It's been a little while...and we have missed so many of you!! Hope
you all are doing super!! :flowers:

Things are great here-- Casanova and Bijou couldn't be closer :wub2:, and we've really melded into a "family of four." The two pups have us in stitches all the time...(when I'm not busy being their maid...) 

Here are some recent pics...Thanks for looking!!


----------



## Ladysmom (Oct 19, 2004)

Beautiful little fur family!


----------



## drclee (Jul 16, 2008)

Gorgeous babies!


----------



## Alexa (Aug 6, 2009)

Thanks for the new photos of Casanova and Bijou! Love'em!

Nice you're back again, I already missed you and your both Cutie's!

Alexandra :wub:


----------



## ndth (Jan 5, 2009)

Gosh Cas is one of the best looking malteses i've ever seen! Bijou is gorgeous. You're so lucky!:thumbsup::wub::wub:


----------



## Cosy (Feb 9, 2006)

Haha! Love those babies. How big is Bij now? Her coat looks great. Pretty babies, both.


----------



## Miss_Annie (Mar 3, 2010)

Oh my goodness! Those two are almost too cute to handle!


----------



## iheartbisou (Feb 13, 2007)

They are both just so beautiful and breathtaking..I am so in love!!!! Bijou looks like such the little lady in that last one!


----------



## Tiger's Mom (Jan 9, 2008)

hi Sophia . . am thrilled to know they are doing soooo well . . .I sure miss them and glad to see pictures of them finally! Now you gotta take more pics . . . 4 ain't enough for me :w00t: :w00t: :w00t: especially since they are so insanely GORGEOUS . . . .pretty please :wub:


----------



## remy (Jul 9, 2009)

:biggrin:


----------



## pinkpixie1588 (Oct 12, 2009)

I just adore them! :wub: :wub2: You do an amazing job maintaining them and their coats. I'd love to see some video of them playing/having fun being brother and sister...


----------



## Katkoota (Feb 18, 2006)

awwwh too cute ^_^ thanks for the pic update

hugs
Kat


----------



## momtomax (Mar 13, 2010)

:biggrin::biggrin::biggrin:


----------



## Orla (Jul 5, 2009)

awwww! they are so cute!!


----------



## yeagerbum (Apr 20, 2010)

both of them have gorgeous coat and beautiful eyes, thanks for sharing the pictures!!


----------



## CeeCee's Mom (Sep 14, 2006)

Well, it is about time!!! Was having withdrawal symptoms for sure!!! Love all the pics, Cass is still a babydoll and Bijou....well, that last pic is to die for....Miss Sexy Thing!!!! Thank you Sophia for posting them, we all love your babies!!!! :happy::happy::happy:


----------



## maltlovereileen (Jan 19, 2009)

Aren't they just the cutest little bugs!!! So glad they have bonded so nicely and are bringing you so much joy...and Thanks for sharing their gorgeous piccies!!!


----------



## Snowbody (Jan 3, 2009)

Sigh, sigh, sigh, sigh.
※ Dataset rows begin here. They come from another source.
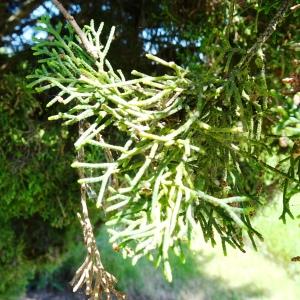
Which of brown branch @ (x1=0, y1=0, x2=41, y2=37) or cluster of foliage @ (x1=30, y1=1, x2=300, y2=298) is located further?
brown branch @ (x1=0, y1=0, x2=41, y2=37)

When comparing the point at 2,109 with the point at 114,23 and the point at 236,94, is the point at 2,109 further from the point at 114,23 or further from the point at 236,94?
the point at 236,94

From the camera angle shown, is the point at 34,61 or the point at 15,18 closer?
the point at 34,61

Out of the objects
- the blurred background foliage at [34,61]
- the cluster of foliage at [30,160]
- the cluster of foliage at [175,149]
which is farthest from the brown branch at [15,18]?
the cluster of foliage at [175,149]

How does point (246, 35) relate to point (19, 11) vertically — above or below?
below

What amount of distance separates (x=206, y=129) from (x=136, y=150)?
15cm

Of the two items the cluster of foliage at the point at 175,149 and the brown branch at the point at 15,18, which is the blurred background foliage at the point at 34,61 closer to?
the brown branch at the point at 15,18

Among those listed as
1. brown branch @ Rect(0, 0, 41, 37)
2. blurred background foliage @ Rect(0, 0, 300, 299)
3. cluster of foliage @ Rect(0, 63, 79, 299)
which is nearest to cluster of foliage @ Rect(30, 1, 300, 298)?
blurred background foliage @ Rect(0, 0, 300, 299)

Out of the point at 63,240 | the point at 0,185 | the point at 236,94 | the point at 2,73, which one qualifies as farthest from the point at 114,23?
the point at 63,240

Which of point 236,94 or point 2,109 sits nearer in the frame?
point 236,94

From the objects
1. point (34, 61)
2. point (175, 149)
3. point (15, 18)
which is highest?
point (15, 18)

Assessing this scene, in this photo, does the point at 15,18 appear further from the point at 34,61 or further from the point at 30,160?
the point at 30,160

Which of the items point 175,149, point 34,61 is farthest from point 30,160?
point 175,149

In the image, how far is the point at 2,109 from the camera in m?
2.86

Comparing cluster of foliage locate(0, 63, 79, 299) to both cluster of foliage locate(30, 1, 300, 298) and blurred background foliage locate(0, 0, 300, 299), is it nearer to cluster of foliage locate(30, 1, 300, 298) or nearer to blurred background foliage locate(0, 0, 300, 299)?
blurred background foliage locate(0, 0, 300, 299)
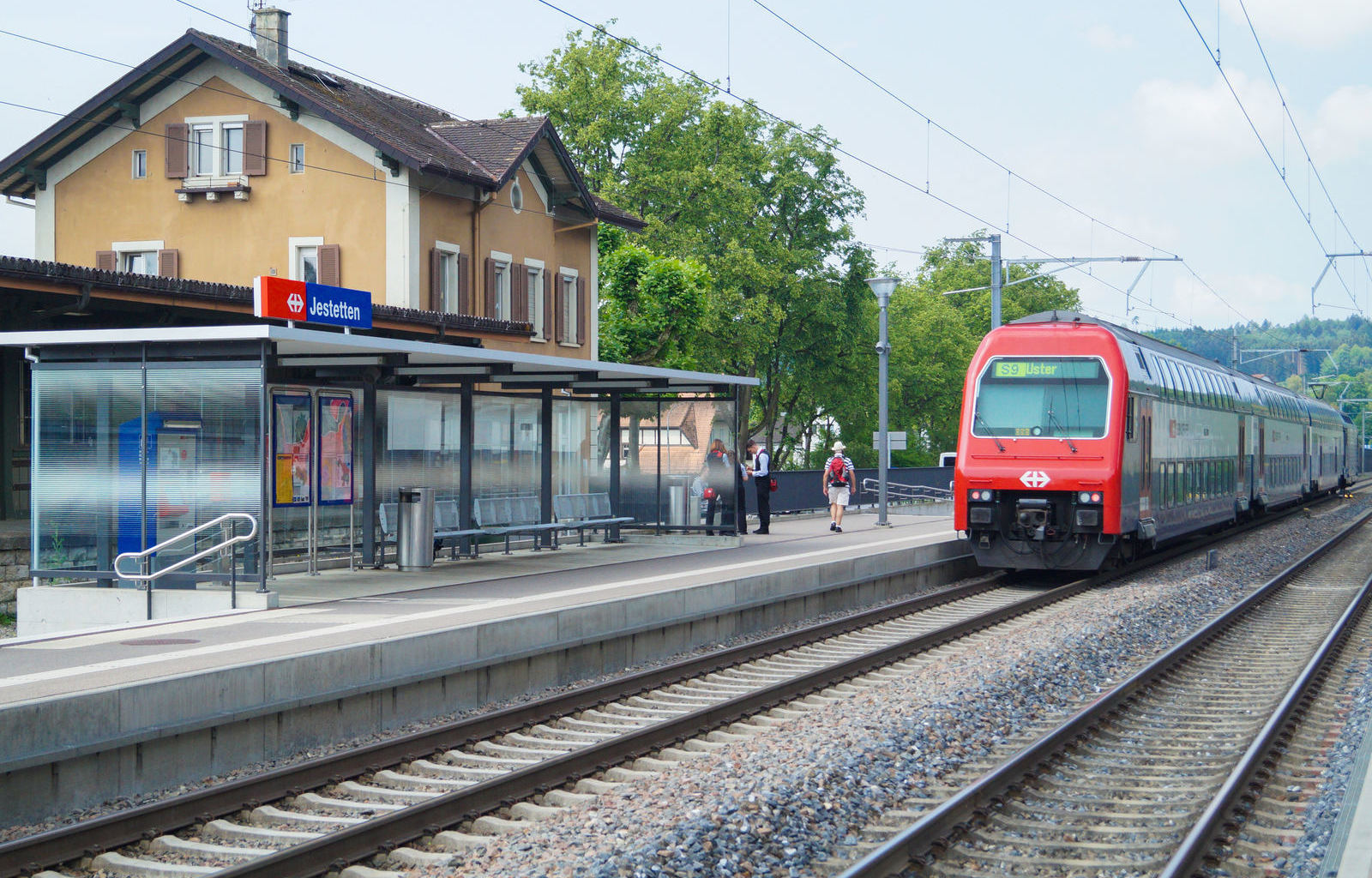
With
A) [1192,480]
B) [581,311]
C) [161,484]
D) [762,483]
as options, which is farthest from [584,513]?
[581,311]

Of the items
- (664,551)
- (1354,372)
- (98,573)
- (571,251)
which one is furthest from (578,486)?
(1354,372)

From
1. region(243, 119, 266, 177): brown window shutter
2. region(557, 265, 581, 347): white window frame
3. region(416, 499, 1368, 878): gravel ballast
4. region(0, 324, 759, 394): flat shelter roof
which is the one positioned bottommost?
region(416, 499, 1368, 878): gravel ballast

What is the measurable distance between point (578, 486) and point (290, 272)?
37.3ft

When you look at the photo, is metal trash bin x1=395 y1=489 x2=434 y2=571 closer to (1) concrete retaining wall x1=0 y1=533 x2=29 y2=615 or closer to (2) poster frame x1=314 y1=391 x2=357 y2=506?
(2) poster frame x1=314 y1=391 x2=357 y2=506

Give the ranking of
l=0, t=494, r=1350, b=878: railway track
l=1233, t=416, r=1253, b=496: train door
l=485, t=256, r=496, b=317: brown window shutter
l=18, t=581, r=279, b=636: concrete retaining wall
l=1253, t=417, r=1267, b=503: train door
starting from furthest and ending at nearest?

Oh yes...and sigh. I could look at the two of them all day and night. :wub::wub: Sophia they are as beautiful as ever and little Ms. Bijou even looks like she's got some attitude going in that last shot. :w00t: Love them both. Hope to get together soon and see them in person. It's been too long.


----------



## Nikki's Mom (Feb 13, 2008)

I love them, they are adorable!


----------



## uniquelovdolce (Mar 10, 2010)

they r precious !


----------



## Missy&Maggie (Jun 17, 2007)

Casanova and Bijou are too adorable!!!:wub::wub::wub::wub:

I don't know how you get anything done Sophia with two such gorgeous Maltese in your house!!!:wub::wub:


----------



## sassy's mommy (Aug 29, 2005)

Sophie we have also missed you posting and seeing pretty pictures of your fluffs. They are both so gorgeous! Thanks for sharing.


----------



## Canada (Jun 4, 2009)

Yes, I was beginning to miss seeing pics of Casanova.
Thanks for posting the update.
Bijou is cutness extreme!
Her nose seems like a little heart! :wub:


----------



## preciouspups (Apr 13, 2008)

One handsome guy...and one gorgeous gal!! Beautiful fluffs! :wub:


----------



## roxybaby22 (Feb 25, 2009)

Sophia! I missed seeing your two stunning babies!!! They haven't lost their spark at all. :wub::wub::wub:


----------



## Matilda's mommy (Jun 1, 2005)

OH MY GOSH:wub: I have always been in love with little Casanova, but Bijou is just adorable:wub: I'm a fan of them:chili: I could look at their pictures all day


----------



## Johita (Jul 10, 2009)

OMG!! They are both gorgeous!! and I love yor new avatar - is that Casanova or Bijou?


----------



## cleex1004 (Aug 2, 2008)

Oh my Bijou has grown up into a lil lady. Your malts are stunning!


----------



## Maisie and Me (Mar 12, 2009)

WE MISSED YOU!!!!!!!! We are so glad you posted :thumbsup: Cass and Bijou are just perfect looking:wub:


----------



## coco (Sep 20, 2006)

Sophia, your pups are just beautiful! Thanks so much for sharing the pics! Good to see you!


----------



## susie and sadie (Jun 22, 2005)

Absolutely adorable! Your babies are stunning! :wub::wub:


----------



## dex'smom (Jan 11, 2009)

beauties missed you guys


----------



## princessre (Dec 23, 2008)

Thanks so much, everyone, for the sweet comments!! I've missed so many of you!! It means so much for me to hear from you!! :heart::heart::heart:



Cosy said:


> Haha! Love those babies. How big is Bij now? Her coat looks great. Pretty babies, both.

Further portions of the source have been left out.